Greater Manchester Police has recently announced that its officers are to be given increased stop and search power in order to reduce youth violence in the Greater Manchester region. Indeed, following a series of fatal stabbings, over the past three weekends, including one in Tameside on the evening of February 4, the Police Assistant Chief Constable Mr Chaudhry has decided to identify a few “hotspots” in which security controls should be reinforced.
These regular stop and search checks will take place in a few specific areas of Greater Manchester, including Manchester city centre, central Stockport, Stretford and Old Trafford. Assistant Chief Constable Wasim Chaudhry said that the aim of the measures was to prevent violence and keep people safe.
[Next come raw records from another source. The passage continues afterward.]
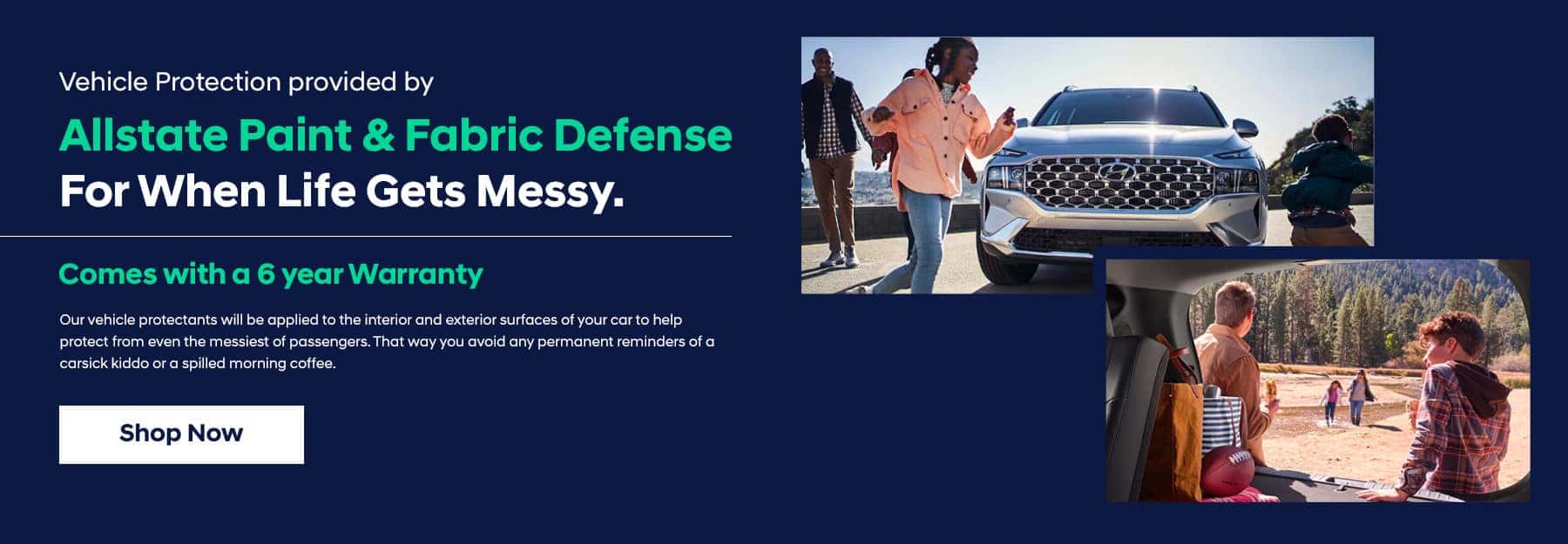 Vehicle Protection provided by

Allstate Paint & Fabric Defense

For When Life Gets Messy.

Comes with a 6 year Warranty

Our vehicle protectants will be applied to the interior and exterior surfaces of your car to help protect from even the messiest of passengers. That way you avoid any permanent reminders of a carsick kiddo or a spilled morning coffee.

Shop Now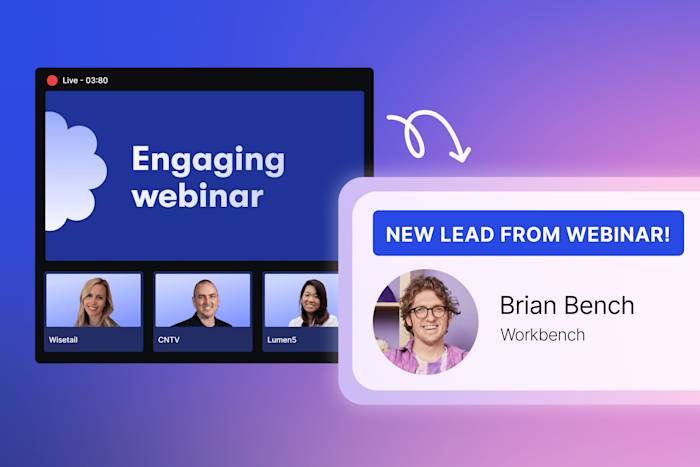 Live - 03:80

Engaging webinar

Wisetail

CNTV

Lumen5

NEW LEAD FROM WEBINAR!

Brian Bench

Workbench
However, reinforcing police’s authority had raised questions from students at the University of Manchester about the role of the police as a protective institution, and its legitimacy to use power and violence.
Some students seem to agree and think that it would be efficient and useful. Emily, a second-year nursing student explains that her position as a woman often stops her from feeling safe around Manchester, especially at night. She explains that increased powers for officers would help her to feel protected. “It’s good to know that they are doing their job by making sure that all these areas stay safe”. She also explained that “as a woman I can’t afford not being safe in my own city”.
Yet, other students, especially when they consider themselves being part of a minority, do not agree with a more powerful and controlling police. Indeed, Jamal, a second-year engineering student argues that “it’s just going to increase facial discrimination and racism. We’re going to be stopped all the time just because we’re Black”.
Certainly, black people are over 9.5 times more likely to be stopped and searched than white people.
Andy Burnham, Greater Manchester’s mayor spoke out on the issue and expressed his concern for inhabitants’ safety in the area. He encourages everyone to “speak out” and let the police know if they witness anything suspicious. Burnham commented to the BBC that “If you see anything that doesn’t feel right with a youth person (…) please speak out”.